Dataset entries
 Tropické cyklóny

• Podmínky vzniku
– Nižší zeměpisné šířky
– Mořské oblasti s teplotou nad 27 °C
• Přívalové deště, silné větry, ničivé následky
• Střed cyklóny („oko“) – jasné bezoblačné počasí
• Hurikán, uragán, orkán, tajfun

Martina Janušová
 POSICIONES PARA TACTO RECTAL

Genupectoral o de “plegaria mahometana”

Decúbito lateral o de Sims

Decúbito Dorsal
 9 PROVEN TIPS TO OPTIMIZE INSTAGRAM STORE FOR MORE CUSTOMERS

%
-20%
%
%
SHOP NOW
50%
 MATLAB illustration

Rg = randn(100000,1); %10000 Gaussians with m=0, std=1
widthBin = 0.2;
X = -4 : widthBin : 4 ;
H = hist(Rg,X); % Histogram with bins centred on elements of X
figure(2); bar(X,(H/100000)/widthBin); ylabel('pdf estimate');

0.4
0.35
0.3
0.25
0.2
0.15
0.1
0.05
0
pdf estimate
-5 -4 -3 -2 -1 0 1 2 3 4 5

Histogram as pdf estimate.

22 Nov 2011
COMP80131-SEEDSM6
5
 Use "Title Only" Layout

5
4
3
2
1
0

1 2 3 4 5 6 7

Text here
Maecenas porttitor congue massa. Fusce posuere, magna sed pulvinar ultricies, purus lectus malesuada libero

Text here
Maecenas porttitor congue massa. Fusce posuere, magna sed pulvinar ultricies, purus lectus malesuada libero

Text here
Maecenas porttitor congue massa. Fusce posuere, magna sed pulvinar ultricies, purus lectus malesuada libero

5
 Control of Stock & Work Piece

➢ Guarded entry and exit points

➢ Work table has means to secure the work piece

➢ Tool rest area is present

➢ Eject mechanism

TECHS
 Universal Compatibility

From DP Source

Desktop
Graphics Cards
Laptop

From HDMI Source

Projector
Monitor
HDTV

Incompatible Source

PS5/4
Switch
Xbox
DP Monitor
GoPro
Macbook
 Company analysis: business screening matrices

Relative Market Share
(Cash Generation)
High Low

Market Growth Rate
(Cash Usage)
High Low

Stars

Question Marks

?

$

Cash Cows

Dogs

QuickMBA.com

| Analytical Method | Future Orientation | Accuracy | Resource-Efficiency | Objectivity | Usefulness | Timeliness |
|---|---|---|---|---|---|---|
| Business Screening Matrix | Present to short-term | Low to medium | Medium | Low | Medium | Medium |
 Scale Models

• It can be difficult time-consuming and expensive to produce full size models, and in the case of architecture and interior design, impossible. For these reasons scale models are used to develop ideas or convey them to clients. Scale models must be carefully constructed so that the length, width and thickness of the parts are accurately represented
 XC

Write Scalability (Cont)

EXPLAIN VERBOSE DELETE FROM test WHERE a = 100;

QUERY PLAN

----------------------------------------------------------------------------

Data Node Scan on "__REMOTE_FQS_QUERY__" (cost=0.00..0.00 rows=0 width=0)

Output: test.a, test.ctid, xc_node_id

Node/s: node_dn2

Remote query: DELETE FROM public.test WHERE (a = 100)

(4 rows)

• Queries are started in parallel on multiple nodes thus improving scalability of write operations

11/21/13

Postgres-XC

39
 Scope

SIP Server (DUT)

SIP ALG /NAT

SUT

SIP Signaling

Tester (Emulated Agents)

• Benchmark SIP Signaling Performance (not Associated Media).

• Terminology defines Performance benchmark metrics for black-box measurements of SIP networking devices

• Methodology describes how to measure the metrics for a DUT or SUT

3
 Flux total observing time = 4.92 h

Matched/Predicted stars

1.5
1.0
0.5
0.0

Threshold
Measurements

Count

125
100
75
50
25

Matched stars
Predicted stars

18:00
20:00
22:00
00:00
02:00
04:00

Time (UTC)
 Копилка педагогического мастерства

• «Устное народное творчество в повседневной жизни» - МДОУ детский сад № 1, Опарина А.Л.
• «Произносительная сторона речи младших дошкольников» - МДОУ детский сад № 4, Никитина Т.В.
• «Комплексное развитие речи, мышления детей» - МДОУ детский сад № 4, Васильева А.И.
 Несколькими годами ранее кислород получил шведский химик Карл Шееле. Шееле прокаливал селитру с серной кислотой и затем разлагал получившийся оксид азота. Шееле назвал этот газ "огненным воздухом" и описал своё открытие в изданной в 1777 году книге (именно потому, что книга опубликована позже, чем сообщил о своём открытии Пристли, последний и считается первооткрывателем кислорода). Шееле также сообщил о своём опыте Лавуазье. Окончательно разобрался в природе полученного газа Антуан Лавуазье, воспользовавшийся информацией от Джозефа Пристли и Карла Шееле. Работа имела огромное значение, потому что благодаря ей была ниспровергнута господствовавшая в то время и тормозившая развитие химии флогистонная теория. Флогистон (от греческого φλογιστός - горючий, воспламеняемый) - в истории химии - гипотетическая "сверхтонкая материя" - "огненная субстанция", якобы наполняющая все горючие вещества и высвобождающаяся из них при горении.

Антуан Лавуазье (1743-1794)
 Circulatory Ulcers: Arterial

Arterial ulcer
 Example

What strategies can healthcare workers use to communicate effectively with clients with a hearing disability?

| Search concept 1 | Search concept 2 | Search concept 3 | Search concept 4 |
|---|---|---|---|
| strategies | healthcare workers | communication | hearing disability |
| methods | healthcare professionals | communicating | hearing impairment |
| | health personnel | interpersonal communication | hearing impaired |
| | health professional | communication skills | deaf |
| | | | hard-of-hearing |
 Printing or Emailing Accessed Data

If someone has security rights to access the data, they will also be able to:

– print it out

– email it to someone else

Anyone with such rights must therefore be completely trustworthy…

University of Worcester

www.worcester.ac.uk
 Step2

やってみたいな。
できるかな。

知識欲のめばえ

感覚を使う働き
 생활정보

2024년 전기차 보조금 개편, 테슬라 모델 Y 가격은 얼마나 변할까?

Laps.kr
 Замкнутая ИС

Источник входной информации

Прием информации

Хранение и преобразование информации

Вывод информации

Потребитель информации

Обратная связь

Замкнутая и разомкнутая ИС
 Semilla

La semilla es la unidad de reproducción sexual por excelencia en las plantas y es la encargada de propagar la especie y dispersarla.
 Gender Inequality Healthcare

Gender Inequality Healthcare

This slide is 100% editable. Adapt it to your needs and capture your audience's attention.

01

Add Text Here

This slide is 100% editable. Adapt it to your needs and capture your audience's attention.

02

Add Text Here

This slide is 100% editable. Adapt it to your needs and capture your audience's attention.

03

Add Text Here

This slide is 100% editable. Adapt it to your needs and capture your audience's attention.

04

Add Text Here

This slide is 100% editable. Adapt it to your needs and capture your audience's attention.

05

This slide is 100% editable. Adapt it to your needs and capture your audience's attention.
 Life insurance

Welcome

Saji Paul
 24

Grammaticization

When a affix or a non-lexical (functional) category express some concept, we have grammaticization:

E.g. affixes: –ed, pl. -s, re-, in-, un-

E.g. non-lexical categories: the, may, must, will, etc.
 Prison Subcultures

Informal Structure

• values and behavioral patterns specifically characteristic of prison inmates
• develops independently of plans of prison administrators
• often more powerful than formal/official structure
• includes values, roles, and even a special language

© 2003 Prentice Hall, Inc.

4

WHAT THE TASK REQUIRES: Whenever a line above includes "estimate", copy it in full.

RESULT BELOW:
figure(2); bar(X,(H/100000)/widthBin); ylabel('pdf estimate');
pdf estimate
Histogram as pdf estimate.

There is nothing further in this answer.